Another idea to promote breast cancer awareness is to ask your doctors and other health care facilities to play a prerecorded breast cancer awareness message that clients can listen to when they are on hold. Most people hear music when they are put on hold, but if you could get the health care professionals to change their messages to meaningful information about breast cancer awareness, this would benefit many women.
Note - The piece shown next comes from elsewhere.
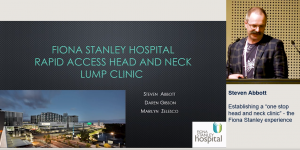 Establishing a "One stop head and neck clinic"- the Fiona Stanley experience - Steven Abbott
As part of breast cancer awareness, you could ask the office managers in grocery stores, drug stores, doctors’ offices if you could post a poster from the National Breast Cancer Awareness Month’s educational campaign. You could list a toll free phone number for women to call for reduced cost mammograms. Everyone recognizes the breast cancer awareness emblem; women and men are very likely to read the sign and jot down the number. In fact, you could put pamphlets and other literature inside these establishments that list the phone number, email addresses and other pertinent information.
Another idea is to ask your employer to post a message about breast cancer awareness in with their paychecks. Most companies give paychecks out in an envelope; even the employees to get direct deposit may get their pay stub in an envelope. If a brochure or a pamphlet were in with pay stub, this would be a good reminder for women to get their mammograms. So many families don’t have health insurance, so any literature about how to obtain a mammogram at reduced cost would be welcomed.
Another idea is to contact your American Cancer Society and ask how you could schedule a breast cancer awareness event in your community. If you have a community center in your town, you could ask to reserve the center for a specific day and hold a breast cancer awareness event there. You could ask one of your local doctors to donate their time to speak to women about breast cancer and the importance of diagnosing it early.
Your church is a good place to speak about breast cancer awareness. If you are comfortable to speak in front of a congregation, or if you want to call a woman’s meeting after church hours, this would be a good way to “get the word out” about breast cancer awareness. It would be good to offer breast health education at church, because you can reach many concerned women and men. Men should be concerned about breast cancer also, because breast cancer can affect their wives, mothers, and other female loved ones. It should also be mentioned, in mixed company, that breast cancer is not just a woman’s disease. Men have a small amount of breast tissue, and they too can develop breast cancer. Men over age 50 are more likely to get breast cancer. Approximately 1500 men will be diagnosed with breast cancer each year, and approximately 300 men will die from breast cancer each year. Yes, women are much more likely to develop breast cancer than men; however, the number of men developing breast cancer and dying from it is significant enough to mention it in a breast cancer awareness event.